Therefore, for purposes of consistency in comparing outcomes, successful resuscitation by EMS (hospital arrival with sustained spontaneous circulation) was used in making comparisons of outcomes before, during, and after implementation of the fully bundled approach. The endpoint of neurologic status at the time of discharge was still obtained wherever possible from those hospitals reporting those data.

Implementation of the intended CPR bundle, now including head-up CPR, was accomplished over a several week period as instructors/training staff completed rounds at each station/shift sequentially during quarter 2 of calendar year 2015.

Beyond a standard chi-square “before and after” statistical comparison of mean outcomes (with p < 0.01 for significance), quarterly reports regarding rates of resuscitation by EMS were generated and tracked throughout the 3.5 years to identify any significant periodic variations in resuscitation rates and also to document if any incremental effect could be detected during the protocol transition period (early quarter 2 of 2015). Accordingly, comparative results were also reported in terms of the full extremes of ranges for the quarterly outcomes before and after the protocol transition period to head-up/torso-up positioning.
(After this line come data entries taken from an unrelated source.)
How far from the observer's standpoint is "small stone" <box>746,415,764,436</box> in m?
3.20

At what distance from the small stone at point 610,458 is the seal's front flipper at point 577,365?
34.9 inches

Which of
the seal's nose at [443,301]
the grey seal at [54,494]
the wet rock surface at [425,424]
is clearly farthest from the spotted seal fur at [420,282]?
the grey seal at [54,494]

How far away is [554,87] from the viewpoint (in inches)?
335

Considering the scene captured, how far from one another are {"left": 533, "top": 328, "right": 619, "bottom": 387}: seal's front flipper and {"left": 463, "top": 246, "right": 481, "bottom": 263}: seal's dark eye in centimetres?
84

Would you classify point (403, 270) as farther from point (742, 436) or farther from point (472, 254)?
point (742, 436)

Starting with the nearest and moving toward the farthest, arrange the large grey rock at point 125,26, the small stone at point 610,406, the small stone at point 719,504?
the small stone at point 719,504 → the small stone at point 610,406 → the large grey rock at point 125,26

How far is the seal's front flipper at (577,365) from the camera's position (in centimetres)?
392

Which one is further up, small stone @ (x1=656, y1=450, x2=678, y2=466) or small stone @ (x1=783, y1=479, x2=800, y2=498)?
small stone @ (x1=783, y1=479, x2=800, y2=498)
The PBCFR initiative was incorporated as part of a nationwide project that has received primary institutional review board evaluation (project assignment number HSR-17–4414) through the Human Subjects Research Committee of the Hennepin County Medical Center and Healthcare System (Minneapolis, MN). The project was approved and last reviewed on October 11, 2017 as a part of the National Head-Up CPR Registry study. Patient privacy was maintained using deidentified data and the conduct of the project, and its findings were considered part of an intrinsic quality assurance project conducted by a governmental public safety agency.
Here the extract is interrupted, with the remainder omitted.